Clustering sparse data with KMeans(algorithm='auto', copy_x=True, init='k-means++', max_iter=1200,
    n_clusters=5, n_init=3, n_jobs=6, precompute_distances='auto',
    random_state=None, tol=0.0001, verbose=False)
done in 1.022132396697998s
[7194  455  554 1386 7987] [0.43075846 0.44713053 0.40509507 0.39655488 0.43721841]


In [8]:
silhouette_PCA = metrics.silhouette_score(dataset_PCA, km_PCA.labels_)

silhouette_PCA

0.00576790836998088

In [10]:
health_lines = []
with open('health-dataset/health.txt', 'r') as health_txt:
    health_aux = health_txt.readlines()
    health_aux.pop(0)
    for i in health_aux:
        health_lines.append(i.split('|')[-1])
len(health_lines)

13229

In [11]:
for i in enumerate(closest_PCA):
#     print(i)
    print('Cluster {}: {}'.format(i[0], health_lines[i[1]]))

Cluster 0: RT @RachelBegunRD: A1 Fact: Heart disease is THE leading cause of death for both men AND women. It is responsible for 1 in 4 deaths in America #healthtalk

Cluster 1: RT @CDCgov: CDC #Ebola experts have advised @EmoryUniversity Hospital there is no public health concern w/ release of these patients.

Cluster 2: RT @drsanjaygupta: meet the doctor and get a first look at the room where ebola patients will be treated in the US.

Cluster 3: RT @kellywallacetv: What's the advice when your child wants to stop a physical activity &amp; you know it's good for them to keep doing it? #fi…

Cluster 4: Blood sugar is NOT what matters most for preventing heart disease in people with #diabetes, new study finds



In [12]:
labels = km_PCA.labels_
count = 0
for i in labels:
    if i == 3:
        print("Cluster {}: {}".format(i, health_lines[count]))
    count += 1

Cluster 3: It doesn't take much to damage your hearing at a sports bar or nightclub. That's why a billion people are at risk.
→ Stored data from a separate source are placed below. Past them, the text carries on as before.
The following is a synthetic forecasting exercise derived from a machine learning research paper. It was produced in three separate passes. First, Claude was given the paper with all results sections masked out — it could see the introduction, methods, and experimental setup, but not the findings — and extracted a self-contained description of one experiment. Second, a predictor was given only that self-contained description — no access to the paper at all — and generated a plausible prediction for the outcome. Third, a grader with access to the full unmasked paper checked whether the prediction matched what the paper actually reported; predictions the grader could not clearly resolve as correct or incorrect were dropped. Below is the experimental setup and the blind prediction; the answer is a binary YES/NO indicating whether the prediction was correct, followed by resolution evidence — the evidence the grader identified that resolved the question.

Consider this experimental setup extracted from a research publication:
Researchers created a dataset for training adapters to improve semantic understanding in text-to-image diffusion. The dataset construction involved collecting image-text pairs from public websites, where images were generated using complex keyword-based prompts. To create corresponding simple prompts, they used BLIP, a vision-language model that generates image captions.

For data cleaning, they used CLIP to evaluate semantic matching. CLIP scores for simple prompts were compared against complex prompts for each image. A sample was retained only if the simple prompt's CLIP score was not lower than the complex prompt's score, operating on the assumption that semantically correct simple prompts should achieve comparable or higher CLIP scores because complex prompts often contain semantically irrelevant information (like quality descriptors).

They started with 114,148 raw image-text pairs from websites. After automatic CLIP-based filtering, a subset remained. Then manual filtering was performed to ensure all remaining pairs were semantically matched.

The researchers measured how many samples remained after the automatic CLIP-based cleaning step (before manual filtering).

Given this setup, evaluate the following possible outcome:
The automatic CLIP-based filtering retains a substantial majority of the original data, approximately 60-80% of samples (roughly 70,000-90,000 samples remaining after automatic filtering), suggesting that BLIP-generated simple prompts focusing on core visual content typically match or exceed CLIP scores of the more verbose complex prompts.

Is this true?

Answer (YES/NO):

Cluster 3: RT @CNN: Forever young? Discover this island’s secrets to longevity on #TheWonderList w/ @BillWeirCNN 

Cluster 3: RT @CNN: Is post-traumatic stress disorder in your genes? A simple blood test may one day help tell you

Cluster 3: #FitNation: Finding the right life balance between family, work and getting fit.

Cluster 3: RT @drsanjaygupta: what are you having for dinner? a lot more #sugar thank you think..

Cluster 3: RT @cnni: Eat yourself healthy with these amazing superfoods:

Cluster 3: RT @CNN: .@RobertDowneyJr presented a child with his own 'Iron Man' robotic arm:

Cluster 3: Are you an e-hypochondriac? Searching symptoms online can be dangerous to your (mental) health

Cluster 3: Training for a triathlon? These yoga poses can help, via @MobilityMaker.

Cluster 3: Preparing for a triathlon? You might want to try this.

Cluster 3: Be careful wh

Cluster 3: 'Abuse-deterrent' OxyContin? Addicts find ways around it  

Cluster 3: Daily weigh-ins may encourage weight loss 

Cluster 3: On a night out, more friends means more drinks 

Cluster 3: 6 worthless foods to cut from your diet 

Cluster 3: How much coffee should you really be drinking? 

Cluster 3: 8 healthy foods that are also inexpensive  

Cluster 3: Chemo doesn't have to mean going bald anymore  

Cluster 3: NJ mom freezes eggs for her daughter

Cluster 3: Modified Mediterranean diets also good for weight loss 

Cluster 3: How do people spread stress to each other?  

Cluster 3: How to add an inch to your arms without ever picking up a weight   

Cluster 3: Why head transplants won't happen anytime soon 

Cluster 3: Online yoga apps, classes take off  

Cluster 3: For many marathon runners pacing may be a matter of gender 

Cluster 3: Why drinking in a large group could get you drunker 

Cluster 3: 3 steps to making stress work for you  

Cluster 3: 14 surprising foods fo


Cluster 3: RT @anniehauser: Take charge of your health this year! Your first step: Joining me + @SELFmagazine on Google+ today @ 4! #13for13

Cluster 3: How much water you should be drinking every day:

Cluster 3: Quiz: How well do you know your favorite fruits and veggies?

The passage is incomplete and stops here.